Fig 1.
Comparison of the continuum index (left) and shade tolerance index (right) in southern Wisconsin.
Similarly to the original study [24], the species were split in two groups: major (top) and lesser (bottom) species. Bars indicate the standard error of the mean.
Fig 2.
Conceptual model of shade tolerance index dynamics after a major disturbance.
The initial proportion of seedling of shade tolerant and intolerant species can be very different due to the nature of the disturbance and biological legacies. Shade intolerant species outgrown shade tolerant species during the stem exclusion stage of the forest stand development, leading to the index decrease. Shade tolerant species gain an edge over shade intolerant species via canopy gap dynamics, resulting in the index increase during the understory reinitiation stage, and its further stabilization as the forest approaches the old growth stage.
Fig 3.
Computer simulation of White Pine—Eastern Hemlock forest stand.
Shade tolerance index as a function of the implied stand age (left) and cumulative basal area of White Pine and Eastern Hemlock (right) as a function of the implied stand age. The simulation is conducted using the crown plastic SORTIE model following [62] for one hectare and 1000 years, the parameter values are similar to the original paper except the mortality of both species was reduced to 5%.
Fig 4.
Approximated chronosequence of White Pine—Eastern Hemlock forest stands in the northeastern US.
Analyzed data consist of 1375 USDA FIA plots, where these species account for more than 75% of the total basal area (S3 Appendix). Shade tolerance index (left) and cumulative basal area of White Pine and Eastern Hemlock (right) as a function of the implied stand age (S1 Appendix). The shaded areas represent the standard error of the mean. The last bin “120+” includes 3% of the plots.
Fig 5.
The stand-level characteristics of plots for all years demonstrate very heterogeneous forest types in the US, with no obvious common distribution pattern between indicators.
Maps of subsets of plots from different decades are similar and can be found in S1 Appendix.
Fig 6.
Representations for each ecoregion with n > 150 re-sampled plots of: -the shade tolerance index transition matrices (tables); -the current distribution of states (bar graphs).
In each transition matrix, the value located in row i and column j is the probability of transition from state i to state j after 3 years (expressed in percents).

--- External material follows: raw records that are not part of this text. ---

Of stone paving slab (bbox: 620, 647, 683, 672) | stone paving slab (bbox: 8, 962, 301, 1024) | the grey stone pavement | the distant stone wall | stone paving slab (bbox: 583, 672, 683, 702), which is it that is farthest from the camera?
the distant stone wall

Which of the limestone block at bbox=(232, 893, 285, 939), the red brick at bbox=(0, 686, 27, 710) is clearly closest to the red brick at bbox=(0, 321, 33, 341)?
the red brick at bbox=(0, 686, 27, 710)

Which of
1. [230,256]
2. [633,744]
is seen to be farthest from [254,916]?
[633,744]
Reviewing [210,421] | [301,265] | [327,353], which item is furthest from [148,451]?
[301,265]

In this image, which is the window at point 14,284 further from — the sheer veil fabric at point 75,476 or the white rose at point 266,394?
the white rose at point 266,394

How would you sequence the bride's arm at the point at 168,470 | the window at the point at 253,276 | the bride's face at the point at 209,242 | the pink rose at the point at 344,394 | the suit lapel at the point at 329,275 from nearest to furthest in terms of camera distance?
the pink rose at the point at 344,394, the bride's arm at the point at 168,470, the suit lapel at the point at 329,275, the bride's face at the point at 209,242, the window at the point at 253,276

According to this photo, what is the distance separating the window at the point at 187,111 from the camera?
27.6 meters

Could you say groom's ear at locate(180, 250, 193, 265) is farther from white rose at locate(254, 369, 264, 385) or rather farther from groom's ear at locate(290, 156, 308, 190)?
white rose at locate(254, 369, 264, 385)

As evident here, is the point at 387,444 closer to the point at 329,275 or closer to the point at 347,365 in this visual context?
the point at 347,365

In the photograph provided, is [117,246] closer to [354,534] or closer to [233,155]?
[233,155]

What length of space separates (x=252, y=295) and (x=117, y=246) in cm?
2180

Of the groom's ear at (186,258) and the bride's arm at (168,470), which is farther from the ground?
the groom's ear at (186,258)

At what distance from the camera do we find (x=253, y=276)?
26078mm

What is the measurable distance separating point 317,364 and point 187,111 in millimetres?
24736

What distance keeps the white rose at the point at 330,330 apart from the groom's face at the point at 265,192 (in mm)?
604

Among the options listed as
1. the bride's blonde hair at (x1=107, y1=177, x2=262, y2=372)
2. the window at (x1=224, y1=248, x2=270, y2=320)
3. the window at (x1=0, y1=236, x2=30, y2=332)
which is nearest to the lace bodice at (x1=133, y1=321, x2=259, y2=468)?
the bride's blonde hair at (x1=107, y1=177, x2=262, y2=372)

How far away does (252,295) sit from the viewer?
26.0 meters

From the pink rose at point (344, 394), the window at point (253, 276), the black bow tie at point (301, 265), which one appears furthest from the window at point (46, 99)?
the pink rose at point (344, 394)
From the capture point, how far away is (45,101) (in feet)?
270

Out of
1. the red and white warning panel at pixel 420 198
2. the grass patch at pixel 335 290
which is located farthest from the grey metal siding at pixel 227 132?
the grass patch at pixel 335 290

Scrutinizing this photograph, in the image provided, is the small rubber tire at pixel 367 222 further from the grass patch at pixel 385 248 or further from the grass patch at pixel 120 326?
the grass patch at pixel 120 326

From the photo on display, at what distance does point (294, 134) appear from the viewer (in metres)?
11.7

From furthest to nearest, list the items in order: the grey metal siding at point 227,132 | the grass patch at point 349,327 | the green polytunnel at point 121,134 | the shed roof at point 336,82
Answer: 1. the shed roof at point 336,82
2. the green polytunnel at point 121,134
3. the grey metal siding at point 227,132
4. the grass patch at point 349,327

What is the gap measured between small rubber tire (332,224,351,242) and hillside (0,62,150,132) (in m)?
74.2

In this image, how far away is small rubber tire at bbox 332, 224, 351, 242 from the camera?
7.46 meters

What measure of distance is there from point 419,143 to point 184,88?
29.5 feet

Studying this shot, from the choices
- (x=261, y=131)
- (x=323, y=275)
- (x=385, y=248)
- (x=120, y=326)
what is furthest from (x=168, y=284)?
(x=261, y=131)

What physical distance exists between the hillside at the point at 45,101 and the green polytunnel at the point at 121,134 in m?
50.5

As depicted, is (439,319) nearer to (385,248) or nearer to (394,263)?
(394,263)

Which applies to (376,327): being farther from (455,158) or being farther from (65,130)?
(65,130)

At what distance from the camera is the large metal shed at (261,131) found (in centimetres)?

The current distribution of the shade tolerance index is important to interpret these matrices, as transitions affecting the most numerous shade tolerance states have the most influence on future distributions. We indicate these distributions with a bar graph to the right of each matrix, and report it as colored rows in the matrices for easier reading (from white to red, for sparsely to largely represented shade tolerance index states). Placements have been chosen to approximately reflect geography, with northeastern ecoregions located in the top-right corner of this figure.
Fig 7.
Classification of ecoregions based on shade tolerance distribution width and spectral gap.
Top: the disparity of shade tolerance is measured as the length of interval encompassing 95% of the distribution. Middle: the spectral gap of the transition matrices quantifies the convergence rate after a disturbance, where low values mean that one plot is quick to reach equilibrium. Bottom: classification of ecoregions. Provinces where forest succession is primarily driven by shade tolerance exhibit a wide distribution of shade tolerance index as well as a fast convergence toward equilibrium.